At dusk, forty minutes after 2d Plt and the CP reunited with Alpha, Alpha moved out. They moved in column, generally east, staying on the valley floor between the road and the river. 1st Plt humped between 3d at point and 2d at drag. Cherry quietly followed Egan. He was weary. Other than the few words with Jax and Egan at dawn Cherry had not spoken to anyone in twenty hours. When 2d Plt left for Delta, Cherry had manned 1st Plt’s CP alone. Egan had gone out on patrol, Thomaston set up a separate two-platoon CP where the company CP had been, McCarthy went with Hoover. Late in the afternoon Cherry had broken squelch on his radio and whispered, “Sit-rep negative,” in response to a call from El Paso. At that point he had realized those were the first sounds he had made in nine hours though he had been carrying on conversations in his imagination with himself, with his brother and with Egan. When Egan returned he had immediately waved Cherry into silence, pointed a finger in the air and circled. We’re surrounded, Cherry speculated. He began to indicate his puzzlement when the rush hit his bowels again and he sprinted for the perimeter. It was his seventh trip since daybreak.
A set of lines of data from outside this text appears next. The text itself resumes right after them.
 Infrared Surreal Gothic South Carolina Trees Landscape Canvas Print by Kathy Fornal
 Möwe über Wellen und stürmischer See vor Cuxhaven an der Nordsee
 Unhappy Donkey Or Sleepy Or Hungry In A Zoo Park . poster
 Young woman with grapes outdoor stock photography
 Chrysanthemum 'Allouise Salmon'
While Cherry squatted, Whiteboy went running by, his pants half down, his hand on his penis. Doc McCarthy was chasing’ him with at least three cigarettes burning. Behind McCarthy, Hill, Harley and Andrews were all giggling, trying to keep silent, trying to keep up with the medic. Whiteboy circled back and Hill and Harley cornered him.

“Aw, Gawd A’mighty. Whut am Ah gonna do?” Whiteboy whispered. He was still holding his penis.
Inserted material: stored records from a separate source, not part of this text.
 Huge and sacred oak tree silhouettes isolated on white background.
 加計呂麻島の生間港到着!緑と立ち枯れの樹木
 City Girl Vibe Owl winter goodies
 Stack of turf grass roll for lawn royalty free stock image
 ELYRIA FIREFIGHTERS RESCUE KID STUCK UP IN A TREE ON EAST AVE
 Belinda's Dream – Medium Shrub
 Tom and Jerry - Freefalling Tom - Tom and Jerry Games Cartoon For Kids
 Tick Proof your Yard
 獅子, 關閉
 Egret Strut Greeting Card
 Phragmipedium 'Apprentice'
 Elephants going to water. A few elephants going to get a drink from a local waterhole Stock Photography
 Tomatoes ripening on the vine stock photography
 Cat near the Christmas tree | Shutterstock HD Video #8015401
“Shoot it with Little Boy,” Harley laughed staring at Whiteboy’s groin.

“Here, Whiteboy,” McCarthy whispered catching up. He held up the cigarettes. “I’ll get rid of it for ya.” And the medic descended upon Whiteboy who let him get to within a foot then jumped back.

“Ah got to figger,” Whiteboy said. He half giggled at McCarthy approaching like that but he was obviously afraid and in pain. Cherry pulled up his own pants and approached. He looked at everyone’s object of concern. Hanging out of Whiteboy’s urethra was the tail end of a leech,

“Come on,” McCarthy chuckled. “I won’t burn off more than an inch. You got plenty ta spare and you aint usin that thing here, anyhow.”
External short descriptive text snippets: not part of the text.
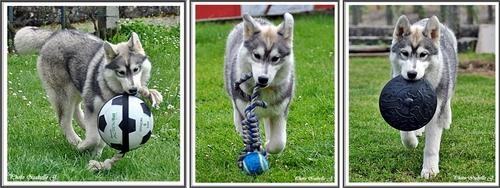 Les jouets de vos Huskys (28 mai 2013)
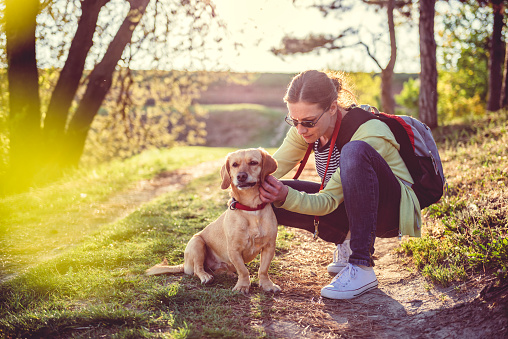istock Find a tick on a dog 671260196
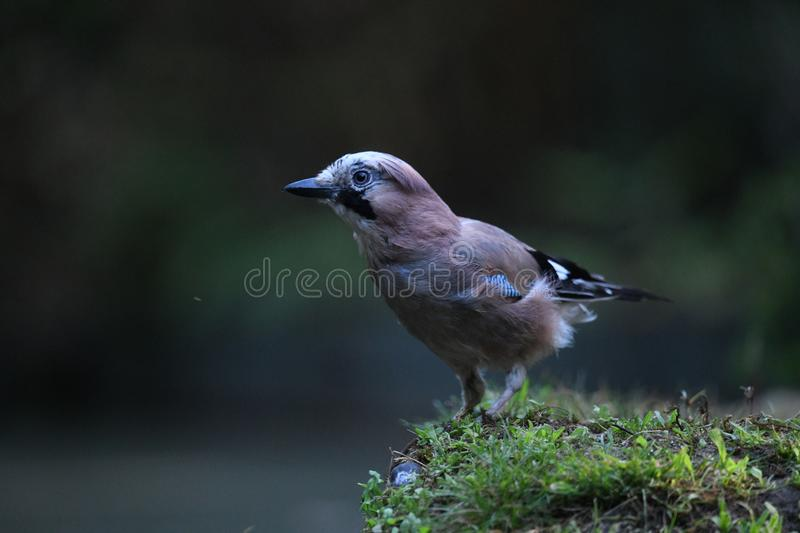 Jay in the grass on the side of the water pool stock photos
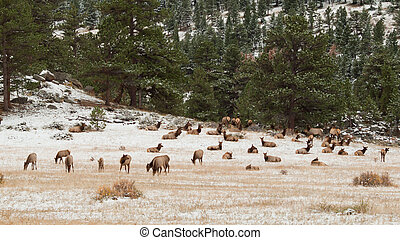 Elk in Winter - Elk in Rocky Mountain National Park,...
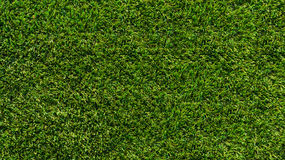 Künstliches Gras Feld lizenzfreies stockfoto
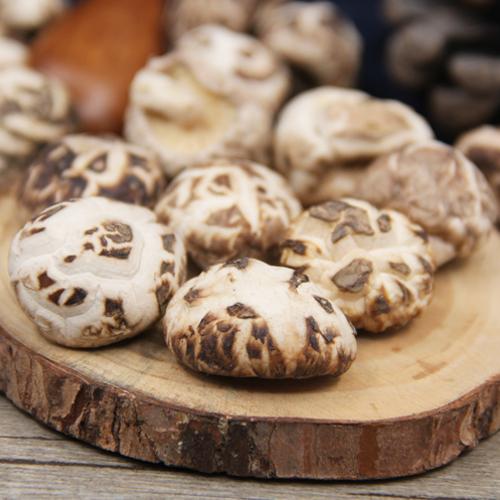东北椴木小花菇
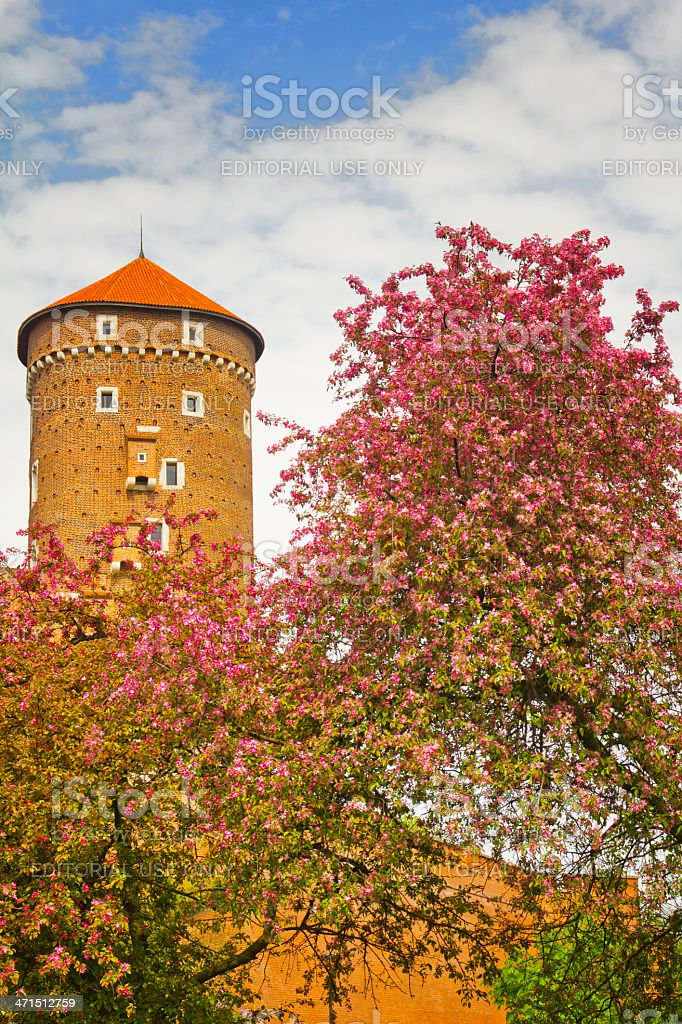 Tower of Wawel Royal Castle in Cracow, Poland royalty-free stock photo
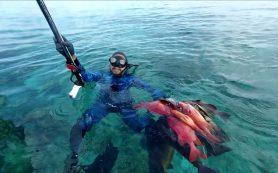 Снаряжение для подводной охоты от магазина «В ластах»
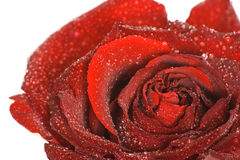 Rote Knospe der Makro Rose mit Wasser Stockbilder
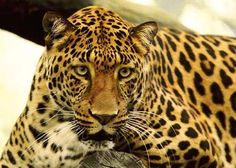 Wildlife Leopard Photography Nature Spotted Big by Celticcatphotos, $18.00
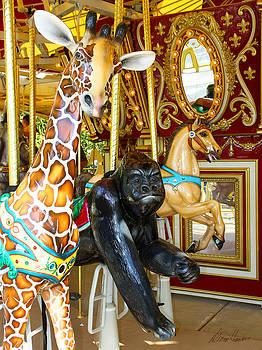 Diana Haronis - Curious Carousel Beasts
Egan appeared, as always, seemingly out of nowhere. He immediately perceived the situation and produced, to everyone’s astonishment, a small bottle of bug repellent. Without a word he walked to Whiteboy, removed the bottle top and dropped half a dozen drops on the leech. It squirmed and began to withdraw. Egan squeezed several more drops on. “Hold still,” he ordered.

Whiteboy was nearly in tears of joy. “More, Eg,” he pleaded. Egan squeezed another drop. The leech seemed to back out further. “Whut are you, Eg? A junkie? More. Please.” Egan squeezed, another drop fell then the bottle deflated empty. Egan tossed it over his shoulder, smiled, shrugged and left. The others stood silently around staring at Whiteboy and the leech, stifling their laughs. Cherry ran back to his perimeter spot, pulled his pants down and squatted. Then he snapped upward and looked back for leeches.

Alpha forded several wide though shallow streams on the move east. They crossed all without ropes. Each time they crossed they proceeded in similar manner to the crossing of the day before, sweeping, pausing, observing before entering the open space. Each time Brooks felt the maneuver went smoother and quicker. With each stream crossing the vegetation changed. Alpha left the brutal elephant grass for the congestion of bamboo and then for a scary sparse low brush and sand meadow.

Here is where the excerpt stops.